## WHAT TO PRODUCE
In the page about the martyr Matthias Waibel, what does Fick begin his essay with?

Martyrs 16: Matthias Waibel; Fick's heart theology; a folk song;

Matthais Waibel
(from Rabus)
      This continues from Part 15 (Table of Contents in Part 1a and Part 1b) publishing the book of Hermann Fick on the martyrs of the Evangelical Lutheran Church.  —  Part 15 presents the essay on Matthias Waibel.
      There is an article on Waibel in the German Wikipedia here, however, I am reserving the better record of Waibel to be from Hermann Fick. — Fick begins this essay with a thrilling synopsis of the Reformation.  Modern theologians, like Robert Kolb, tone down this history.  But it is Fick and the old (German) Missouri Synod who bring the Reformation to our day.  Sadly, the "Center for Reformation Research" fails to do this as it should be done.  Robert Kolb and his "Center" largely followed the "wissenschaftlich" method, the "scientific method".  Luther, Walther, Pieper, and Hermann Fick followed a "heart" theology, a heart of faith.
[Many song stanzas omitted. Apologies for my poor translation of these – Pastor Joel Baseley and Matthew Carver are vastly superior in translating hymn verses.]
Some highlighting added; hyperlinks added for reference.

## ENTRIES SUPPLIED
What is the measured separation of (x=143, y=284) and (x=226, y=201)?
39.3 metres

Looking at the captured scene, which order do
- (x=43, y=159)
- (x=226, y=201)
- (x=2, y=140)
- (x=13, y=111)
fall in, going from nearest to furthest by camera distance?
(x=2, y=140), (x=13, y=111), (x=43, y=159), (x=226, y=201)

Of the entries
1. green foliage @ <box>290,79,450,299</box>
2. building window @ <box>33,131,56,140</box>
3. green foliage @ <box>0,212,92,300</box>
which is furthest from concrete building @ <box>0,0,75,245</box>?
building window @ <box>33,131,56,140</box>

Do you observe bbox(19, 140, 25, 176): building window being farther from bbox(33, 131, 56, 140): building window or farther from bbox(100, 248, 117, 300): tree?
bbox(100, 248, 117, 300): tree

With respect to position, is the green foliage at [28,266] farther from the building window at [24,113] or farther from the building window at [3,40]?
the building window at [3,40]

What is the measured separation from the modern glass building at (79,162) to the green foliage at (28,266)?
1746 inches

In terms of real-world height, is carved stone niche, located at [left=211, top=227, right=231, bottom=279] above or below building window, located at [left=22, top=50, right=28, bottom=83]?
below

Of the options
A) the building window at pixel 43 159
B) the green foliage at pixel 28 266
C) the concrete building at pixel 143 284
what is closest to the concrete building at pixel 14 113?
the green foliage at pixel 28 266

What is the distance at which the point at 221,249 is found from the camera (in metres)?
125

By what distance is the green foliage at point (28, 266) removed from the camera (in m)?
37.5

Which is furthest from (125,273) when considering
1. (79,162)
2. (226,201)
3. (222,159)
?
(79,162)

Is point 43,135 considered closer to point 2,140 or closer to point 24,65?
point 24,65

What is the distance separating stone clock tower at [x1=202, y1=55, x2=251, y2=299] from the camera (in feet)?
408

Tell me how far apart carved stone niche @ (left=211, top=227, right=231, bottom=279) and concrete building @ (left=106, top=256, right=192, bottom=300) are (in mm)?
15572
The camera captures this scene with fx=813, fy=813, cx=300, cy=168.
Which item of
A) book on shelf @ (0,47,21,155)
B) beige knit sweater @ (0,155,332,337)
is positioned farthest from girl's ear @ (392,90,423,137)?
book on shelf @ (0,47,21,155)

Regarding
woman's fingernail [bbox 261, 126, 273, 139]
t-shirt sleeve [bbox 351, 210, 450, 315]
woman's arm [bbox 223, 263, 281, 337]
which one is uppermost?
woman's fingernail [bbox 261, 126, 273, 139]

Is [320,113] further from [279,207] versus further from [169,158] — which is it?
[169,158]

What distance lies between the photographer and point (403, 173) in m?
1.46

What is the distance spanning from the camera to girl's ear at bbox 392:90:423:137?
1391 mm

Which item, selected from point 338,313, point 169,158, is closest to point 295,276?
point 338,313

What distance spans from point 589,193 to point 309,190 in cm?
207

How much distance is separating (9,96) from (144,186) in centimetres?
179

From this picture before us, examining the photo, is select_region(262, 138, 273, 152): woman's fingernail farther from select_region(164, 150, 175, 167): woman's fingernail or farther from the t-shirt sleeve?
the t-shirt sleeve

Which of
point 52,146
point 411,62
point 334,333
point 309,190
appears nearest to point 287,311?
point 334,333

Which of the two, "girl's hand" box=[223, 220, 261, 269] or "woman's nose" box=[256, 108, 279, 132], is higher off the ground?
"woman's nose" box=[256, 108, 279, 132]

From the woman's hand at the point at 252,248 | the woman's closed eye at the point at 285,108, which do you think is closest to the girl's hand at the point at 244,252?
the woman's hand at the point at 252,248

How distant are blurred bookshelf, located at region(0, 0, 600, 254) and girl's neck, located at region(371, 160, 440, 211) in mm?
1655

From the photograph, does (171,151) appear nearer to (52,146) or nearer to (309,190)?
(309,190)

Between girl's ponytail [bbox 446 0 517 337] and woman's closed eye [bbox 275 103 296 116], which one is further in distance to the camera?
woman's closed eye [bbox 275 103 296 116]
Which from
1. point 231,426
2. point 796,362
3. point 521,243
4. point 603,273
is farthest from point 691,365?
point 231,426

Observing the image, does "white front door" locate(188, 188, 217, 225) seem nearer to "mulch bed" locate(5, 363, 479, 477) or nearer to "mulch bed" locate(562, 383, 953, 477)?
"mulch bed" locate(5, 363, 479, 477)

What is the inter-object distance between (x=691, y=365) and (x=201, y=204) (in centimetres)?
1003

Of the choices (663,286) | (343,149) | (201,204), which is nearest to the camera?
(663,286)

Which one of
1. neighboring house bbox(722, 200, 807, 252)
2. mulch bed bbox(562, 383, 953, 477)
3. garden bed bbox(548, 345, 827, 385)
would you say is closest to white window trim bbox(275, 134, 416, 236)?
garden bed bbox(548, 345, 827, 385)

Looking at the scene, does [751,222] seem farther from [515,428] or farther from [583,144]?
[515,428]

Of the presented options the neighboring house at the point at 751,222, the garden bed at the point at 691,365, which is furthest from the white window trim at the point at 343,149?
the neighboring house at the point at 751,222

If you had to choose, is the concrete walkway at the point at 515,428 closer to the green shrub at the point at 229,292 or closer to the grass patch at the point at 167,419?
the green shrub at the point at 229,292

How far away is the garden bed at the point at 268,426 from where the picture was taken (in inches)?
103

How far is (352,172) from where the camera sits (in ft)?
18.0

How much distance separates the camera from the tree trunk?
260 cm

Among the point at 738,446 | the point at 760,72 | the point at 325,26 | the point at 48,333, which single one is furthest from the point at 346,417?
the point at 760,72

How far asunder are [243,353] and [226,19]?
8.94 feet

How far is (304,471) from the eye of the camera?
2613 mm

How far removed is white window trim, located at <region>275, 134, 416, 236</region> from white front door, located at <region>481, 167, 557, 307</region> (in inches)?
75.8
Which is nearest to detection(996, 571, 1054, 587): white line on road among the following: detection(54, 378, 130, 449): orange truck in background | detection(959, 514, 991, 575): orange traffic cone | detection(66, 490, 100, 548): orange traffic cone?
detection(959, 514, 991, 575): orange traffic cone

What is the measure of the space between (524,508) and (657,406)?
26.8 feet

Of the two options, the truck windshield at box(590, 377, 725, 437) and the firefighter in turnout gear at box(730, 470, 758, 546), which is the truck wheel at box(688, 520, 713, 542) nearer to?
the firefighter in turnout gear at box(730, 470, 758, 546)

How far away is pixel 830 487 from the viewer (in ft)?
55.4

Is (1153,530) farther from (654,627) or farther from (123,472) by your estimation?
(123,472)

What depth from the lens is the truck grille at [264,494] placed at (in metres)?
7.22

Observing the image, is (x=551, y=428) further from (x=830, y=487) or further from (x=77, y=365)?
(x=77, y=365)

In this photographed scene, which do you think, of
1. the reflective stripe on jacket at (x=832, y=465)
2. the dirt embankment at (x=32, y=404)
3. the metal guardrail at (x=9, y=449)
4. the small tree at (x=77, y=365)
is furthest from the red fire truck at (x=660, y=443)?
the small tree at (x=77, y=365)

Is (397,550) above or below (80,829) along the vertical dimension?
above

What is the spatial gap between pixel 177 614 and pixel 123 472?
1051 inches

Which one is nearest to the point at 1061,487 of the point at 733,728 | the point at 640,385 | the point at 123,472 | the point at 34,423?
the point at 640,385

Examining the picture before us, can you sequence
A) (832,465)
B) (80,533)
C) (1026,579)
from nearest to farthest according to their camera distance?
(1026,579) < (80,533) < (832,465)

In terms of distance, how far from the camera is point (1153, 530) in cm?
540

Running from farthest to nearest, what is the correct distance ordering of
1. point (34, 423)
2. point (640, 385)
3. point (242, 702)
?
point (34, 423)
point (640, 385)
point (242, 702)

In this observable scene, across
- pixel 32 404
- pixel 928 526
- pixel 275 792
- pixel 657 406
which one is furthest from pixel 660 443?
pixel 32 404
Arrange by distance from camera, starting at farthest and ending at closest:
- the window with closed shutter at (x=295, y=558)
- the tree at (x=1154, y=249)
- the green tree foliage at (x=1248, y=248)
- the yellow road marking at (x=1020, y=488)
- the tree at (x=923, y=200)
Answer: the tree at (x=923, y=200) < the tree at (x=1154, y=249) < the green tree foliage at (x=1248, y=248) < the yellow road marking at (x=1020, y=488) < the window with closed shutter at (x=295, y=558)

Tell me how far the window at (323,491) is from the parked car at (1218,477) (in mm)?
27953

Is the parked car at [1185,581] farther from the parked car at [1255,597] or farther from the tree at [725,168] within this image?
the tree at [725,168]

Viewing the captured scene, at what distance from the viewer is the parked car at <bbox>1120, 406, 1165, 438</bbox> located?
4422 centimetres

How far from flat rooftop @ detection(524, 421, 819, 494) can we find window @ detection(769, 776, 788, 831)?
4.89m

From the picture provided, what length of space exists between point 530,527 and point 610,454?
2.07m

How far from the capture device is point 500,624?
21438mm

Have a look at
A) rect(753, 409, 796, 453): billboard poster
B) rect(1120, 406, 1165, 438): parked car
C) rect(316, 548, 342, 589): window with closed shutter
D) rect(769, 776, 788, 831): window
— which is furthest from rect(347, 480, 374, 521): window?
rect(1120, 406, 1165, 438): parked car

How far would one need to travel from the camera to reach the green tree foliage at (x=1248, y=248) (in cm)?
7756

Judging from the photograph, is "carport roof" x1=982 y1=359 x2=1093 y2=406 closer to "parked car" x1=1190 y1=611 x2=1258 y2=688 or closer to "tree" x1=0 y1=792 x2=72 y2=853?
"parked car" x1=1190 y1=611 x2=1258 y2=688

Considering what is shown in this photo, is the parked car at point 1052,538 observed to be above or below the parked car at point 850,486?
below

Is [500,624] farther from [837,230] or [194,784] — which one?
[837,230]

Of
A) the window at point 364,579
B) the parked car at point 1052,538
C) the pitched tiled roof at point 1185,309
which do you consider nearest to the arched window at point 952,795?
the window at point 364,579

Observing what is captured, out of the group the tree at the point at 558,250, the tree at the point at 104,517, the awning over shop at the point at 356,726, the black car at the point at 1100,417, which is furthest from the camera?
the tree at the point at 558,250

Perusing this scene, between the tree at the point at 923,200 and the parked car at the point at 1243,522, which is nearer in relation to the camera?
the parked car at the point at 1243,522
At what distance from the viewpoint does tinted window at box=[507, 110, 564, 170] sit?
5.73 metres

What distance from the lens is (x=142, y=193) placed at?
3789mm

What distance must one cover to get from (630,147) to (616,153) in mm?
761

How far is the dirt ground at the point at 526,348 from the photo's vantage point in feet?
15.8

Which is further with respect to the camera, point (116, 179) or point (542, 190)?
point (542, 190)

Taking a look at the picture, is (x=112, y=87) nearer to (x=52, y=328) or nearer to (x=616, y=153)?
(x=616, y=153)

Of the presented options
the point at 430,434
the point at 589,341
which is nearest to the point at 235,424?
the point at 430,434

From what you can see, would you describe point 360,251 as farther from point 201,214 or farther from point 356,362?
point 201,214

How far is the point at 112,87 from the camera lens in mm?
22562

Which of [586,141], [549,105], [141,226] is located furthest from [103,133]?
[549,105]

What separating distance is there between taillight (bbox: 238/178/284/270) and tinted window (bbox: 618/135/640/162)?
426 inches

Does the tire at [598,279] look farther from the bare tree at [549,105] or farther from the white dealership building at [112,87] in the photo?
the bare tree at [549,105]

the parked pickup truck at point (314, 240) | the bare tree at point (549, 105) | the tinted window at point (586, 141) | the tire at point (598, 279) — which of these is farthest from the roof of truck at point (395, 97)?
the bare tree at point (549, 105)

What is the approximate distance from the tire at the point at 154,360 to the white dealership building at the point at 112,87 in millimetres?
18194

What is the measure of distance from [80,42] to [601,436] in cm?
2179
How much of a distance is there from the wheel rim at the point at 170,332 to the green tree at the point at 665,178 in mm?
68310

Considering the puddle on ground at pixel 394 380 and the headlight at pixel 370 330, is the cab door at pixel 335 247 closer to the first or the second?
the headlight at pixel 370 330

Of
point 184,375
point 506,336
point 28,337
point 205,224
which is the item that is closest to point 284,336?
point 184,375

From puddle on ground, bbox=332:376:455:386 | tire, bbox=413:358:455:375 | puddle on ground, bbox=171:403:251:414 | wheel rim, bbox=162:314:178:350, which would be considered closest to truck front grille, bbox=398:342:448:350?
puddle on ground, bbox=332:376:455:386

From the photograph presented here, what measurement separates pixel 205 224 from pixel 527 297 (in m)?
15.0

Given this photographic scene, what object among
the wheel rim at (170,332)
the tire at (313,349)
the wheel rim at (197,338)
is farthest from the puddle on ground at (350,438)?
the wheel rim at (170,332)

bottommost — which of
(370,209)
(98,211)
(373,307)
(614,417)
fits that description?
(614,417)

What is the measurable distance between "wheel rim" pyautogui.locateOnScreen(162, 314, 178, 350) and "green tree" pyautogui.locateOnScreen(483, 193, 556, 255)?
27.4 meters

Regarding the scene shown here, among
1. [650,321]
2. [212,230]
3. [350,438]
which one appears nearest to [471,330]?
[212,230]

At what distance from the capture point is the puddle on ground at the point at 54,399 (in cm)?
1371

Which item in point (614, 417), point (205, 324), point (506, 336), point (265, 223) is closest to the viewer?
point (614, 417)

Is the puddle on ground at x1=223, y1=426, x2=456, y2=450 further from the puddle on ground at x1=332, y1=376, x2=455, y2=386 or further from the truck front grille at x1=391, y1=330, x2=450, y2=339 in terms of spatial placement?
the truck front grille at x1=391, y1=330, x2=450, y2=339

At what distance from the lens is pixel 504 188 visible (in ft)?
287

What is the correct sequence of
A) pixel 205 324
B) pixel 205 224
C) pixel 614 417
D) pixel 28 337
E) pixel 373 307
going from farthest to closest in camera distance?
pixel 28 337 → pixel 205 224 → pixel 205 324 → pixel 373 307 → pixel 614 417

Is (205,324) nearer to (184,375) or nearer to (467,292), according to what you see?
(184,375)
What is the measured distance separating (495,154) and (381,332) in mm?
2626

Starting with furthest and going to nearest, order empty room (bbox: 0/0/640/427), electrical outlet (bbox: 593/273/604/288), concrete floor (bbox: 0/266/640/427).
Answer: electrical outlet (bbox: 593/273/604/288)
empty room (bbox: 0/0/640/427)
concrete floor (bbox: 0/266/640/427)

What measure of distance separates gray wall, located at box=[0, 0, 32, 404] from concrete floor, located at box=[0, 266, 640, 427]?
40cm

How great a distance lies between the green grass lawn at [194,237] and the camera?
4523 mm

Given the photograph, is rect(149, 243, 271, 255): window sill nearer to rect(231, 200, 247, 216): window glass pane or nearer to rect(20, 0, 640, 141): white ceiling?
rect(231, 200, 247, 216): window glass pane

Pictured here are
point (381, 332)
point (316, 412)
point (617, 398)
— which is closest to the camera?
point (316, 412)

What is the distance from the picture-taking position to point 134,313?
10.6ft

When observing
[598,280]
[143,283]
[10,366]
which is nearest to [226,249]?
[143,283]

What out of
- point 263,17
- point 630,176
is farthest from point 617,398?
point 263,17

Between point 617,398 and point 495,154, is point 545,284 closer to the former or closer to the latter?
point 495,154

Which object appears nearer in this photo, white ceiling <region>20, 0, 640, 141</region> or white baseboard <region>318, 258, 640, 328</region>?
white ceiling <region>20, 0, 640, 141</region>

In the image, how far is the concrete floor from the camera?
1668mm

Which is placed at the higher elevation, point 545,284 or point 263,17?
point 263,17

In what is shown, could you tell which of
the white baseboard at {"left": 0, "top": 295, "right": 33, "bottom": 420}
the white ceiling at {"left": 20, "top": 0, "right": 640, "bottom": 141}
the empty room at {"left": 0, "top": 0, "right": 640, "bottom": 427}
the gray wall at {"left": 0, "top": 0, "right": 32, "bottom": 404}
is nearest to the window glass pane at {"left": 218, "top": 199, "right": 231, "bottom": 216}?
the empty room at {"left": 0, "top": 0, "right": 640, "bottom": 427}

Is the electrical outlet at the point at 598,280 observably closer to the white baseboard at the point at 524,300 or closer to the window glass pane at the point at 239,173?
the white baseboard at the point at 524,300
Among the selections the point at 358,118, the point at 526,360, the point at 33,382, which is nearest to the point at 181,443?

## EXERCISE OUTPUT
A thrilling synopsis of the Reformation.